## WHAT THE TASK ASKS:
Copy the data starting at the line containing "Time of clock at [552,252,608,312]: 10:44" and ending at the line containing "Time of clock at [11,28,218,147]: 9:15", both included, without the pictures.

## MATERIAL SUPPLIED:
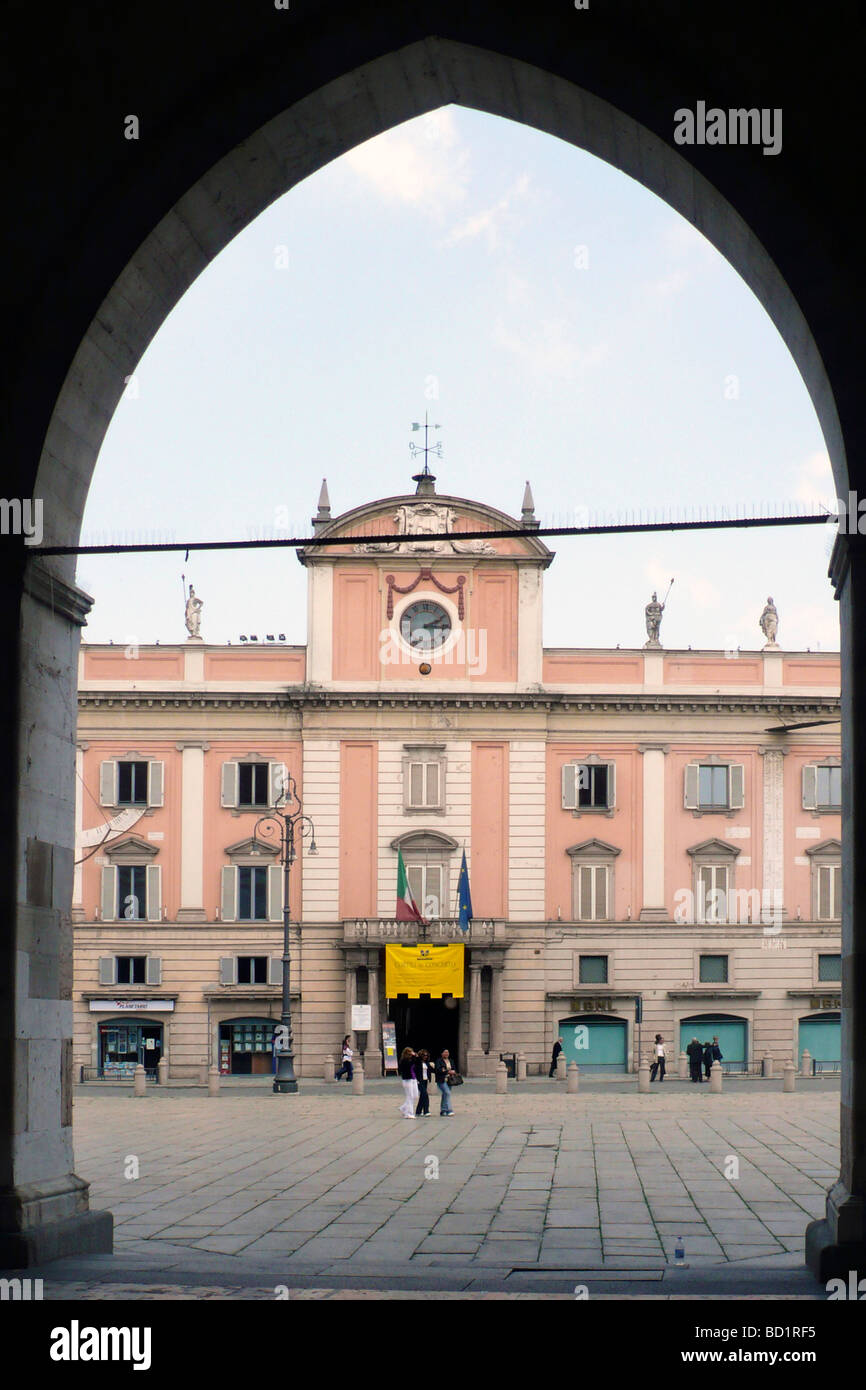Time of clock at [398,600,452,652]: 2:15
--
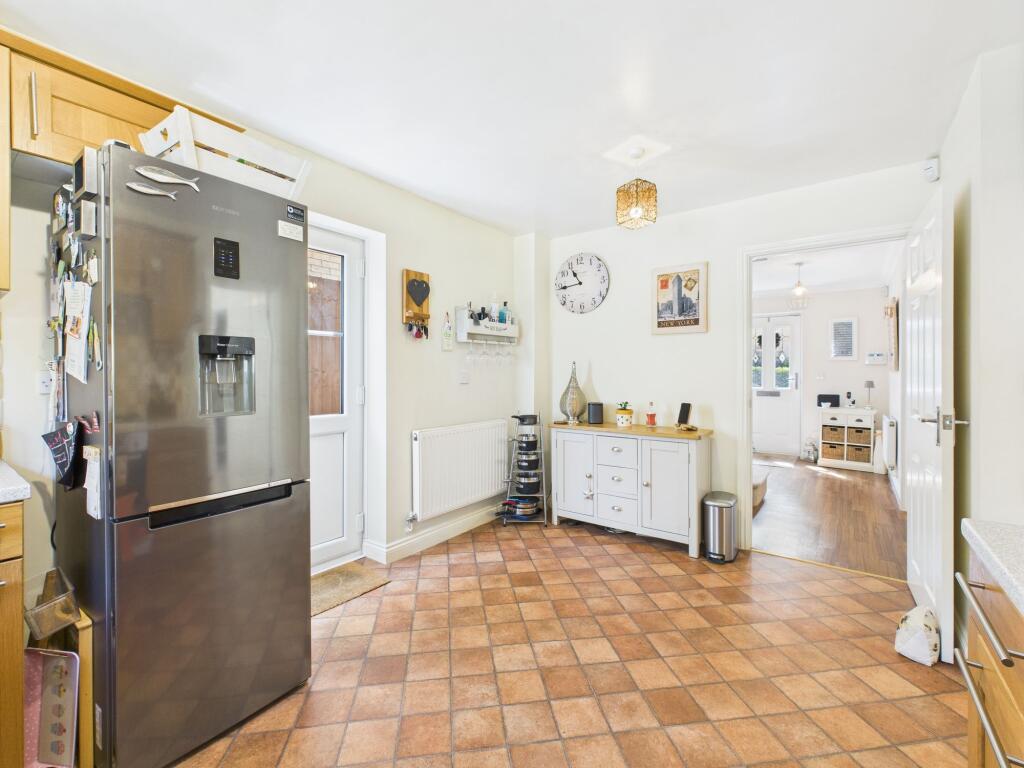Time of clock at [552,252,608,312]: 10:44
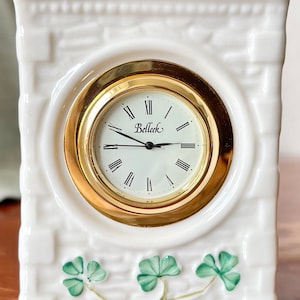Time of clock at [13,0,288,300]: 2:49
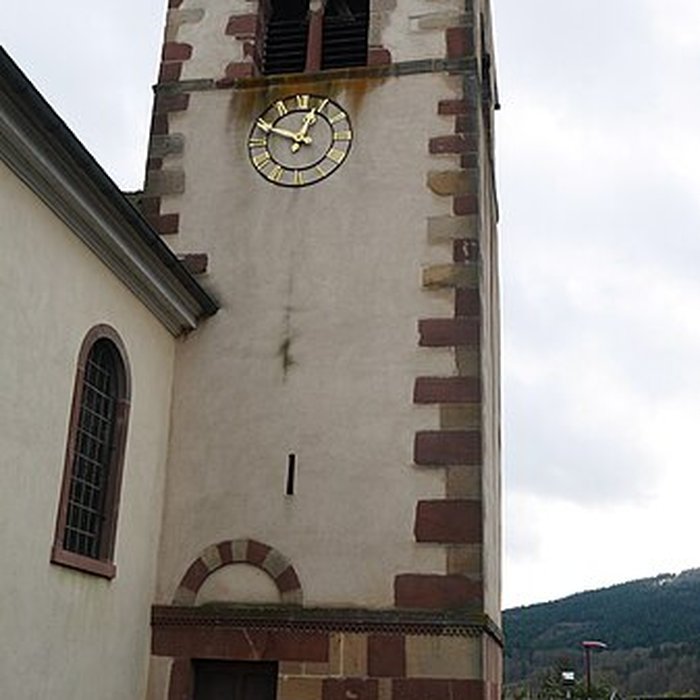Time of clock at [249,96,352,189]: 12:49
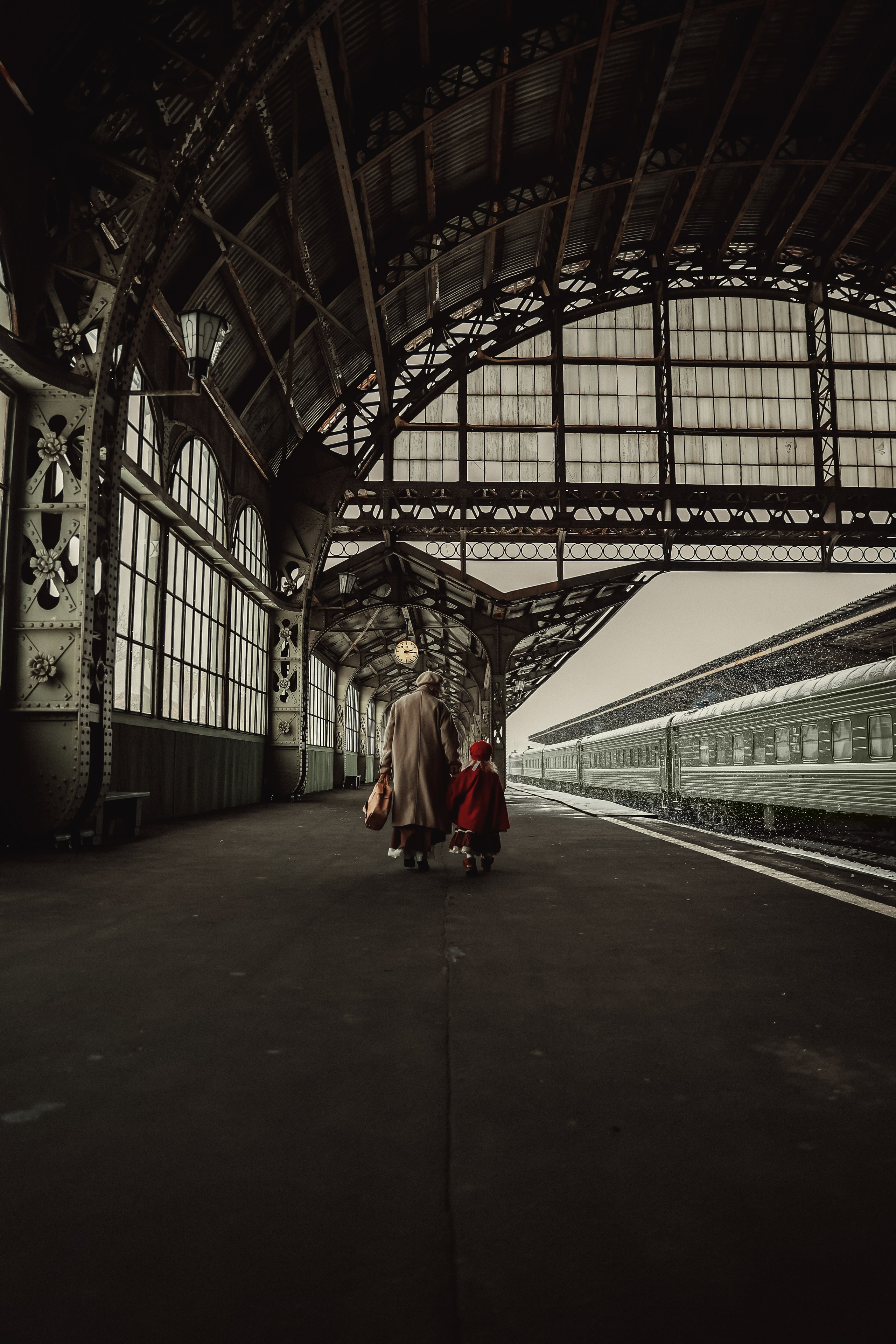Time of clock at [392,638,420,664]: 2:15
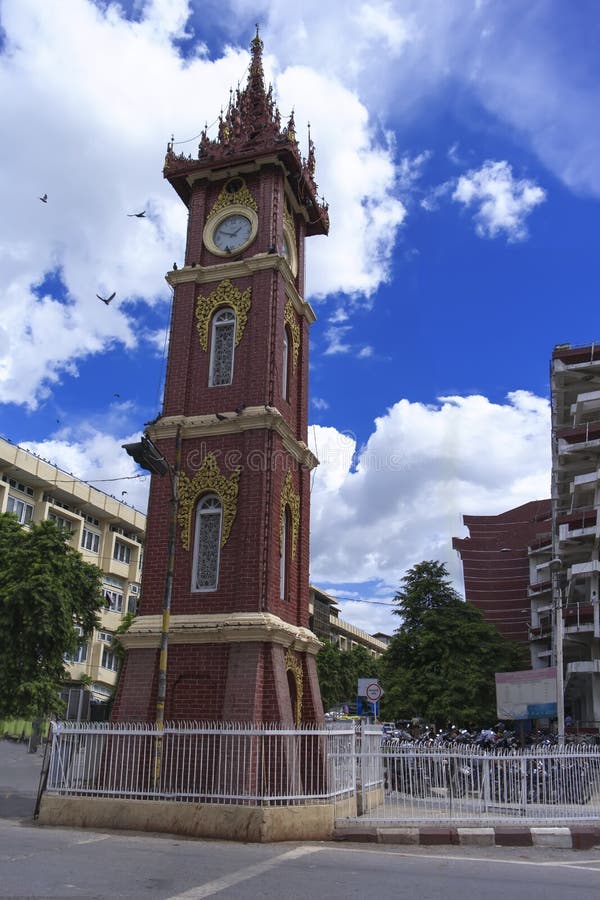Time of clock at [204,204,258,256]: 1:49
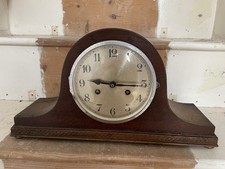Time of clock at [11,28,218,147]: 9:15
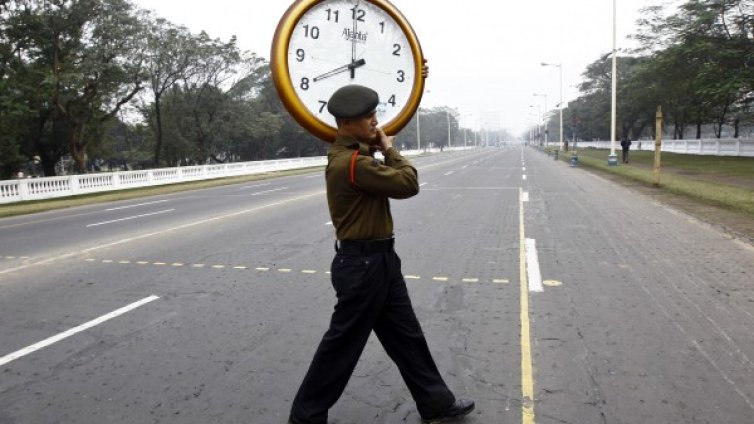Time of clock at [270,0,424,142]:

## SOLUTION FOR THIS PROBLEM:
Time of clock at [552,252,608,312]: 10:44
Time of clock at [13,0,288,300]: 2:49
Time of clock at [249,96,352,189]: 12:49
Time of clock at [392,638,420,664]: 2:15
Time of clock at [204,204,258,256]: 1:49
Time of clock at [11,28,218,147]: 9:15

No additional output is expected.